- Opening Delimiter -

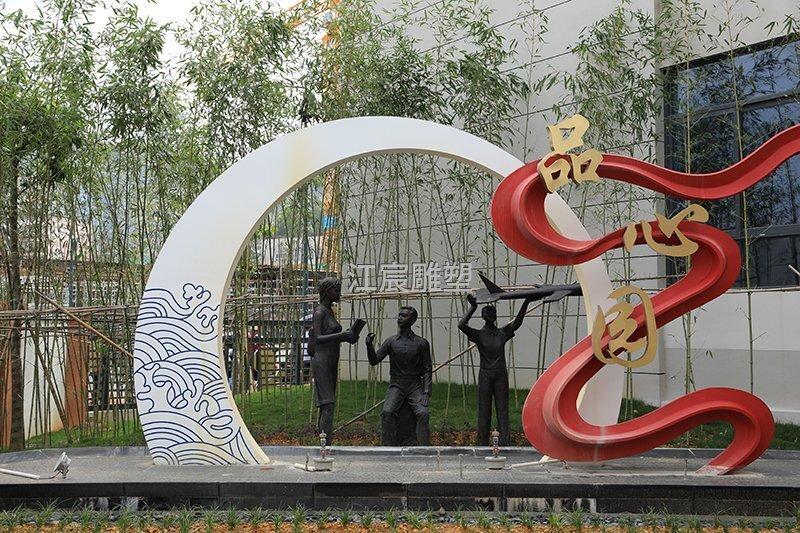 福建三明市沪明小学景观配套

- Closing Delimiter -
- Opening Delimiter -

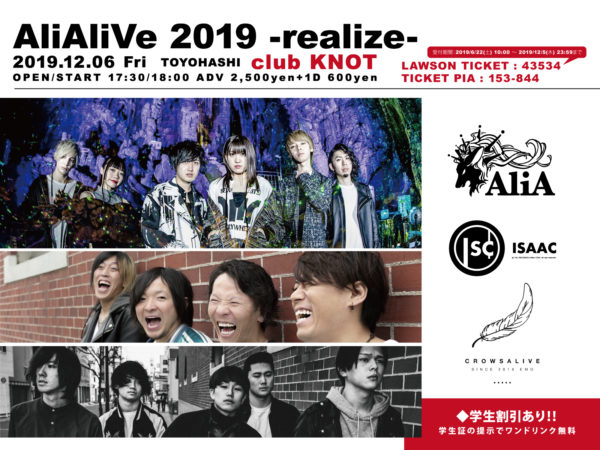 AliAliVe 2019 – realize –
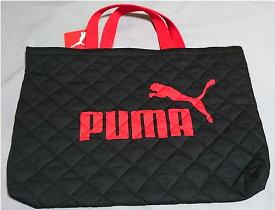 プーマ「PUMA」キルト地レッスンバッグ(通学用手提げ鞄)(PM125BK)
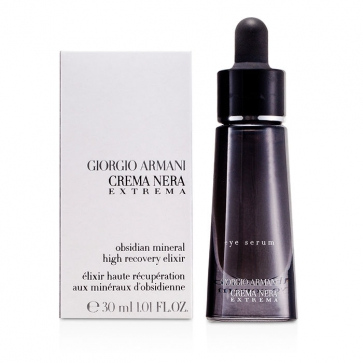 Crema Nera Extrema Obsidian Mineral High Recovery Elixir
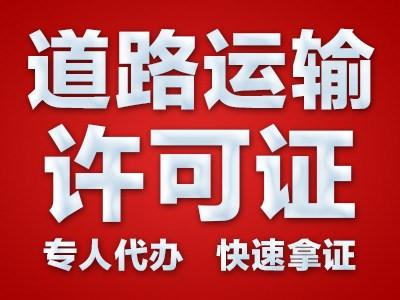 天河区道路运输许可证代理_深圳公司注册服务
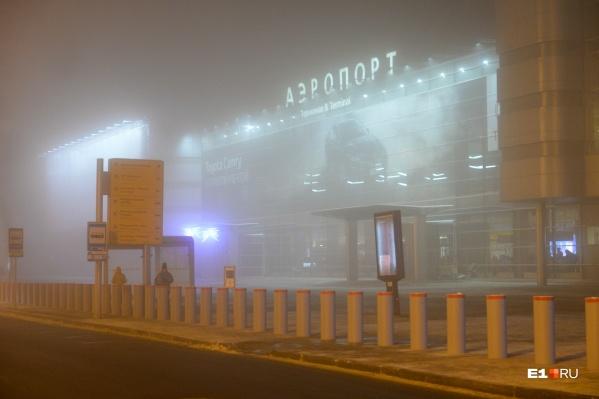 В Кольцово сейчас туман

- Closing Delimiter -

TASK ITEM:
Pictures are to be left out. Write out only the lines above starting at the one with "Crema Nera Extrema" and ending at the one with "В Кольцово сейчас туман", both lines included, exactly.

TASK ANSWER:
 Crema Nera Extrema Obsidian Mineral High Recovery Elixir
 天河区道路运输许可证代理_深圳公司注册服务
 В Кольцово сейчас туман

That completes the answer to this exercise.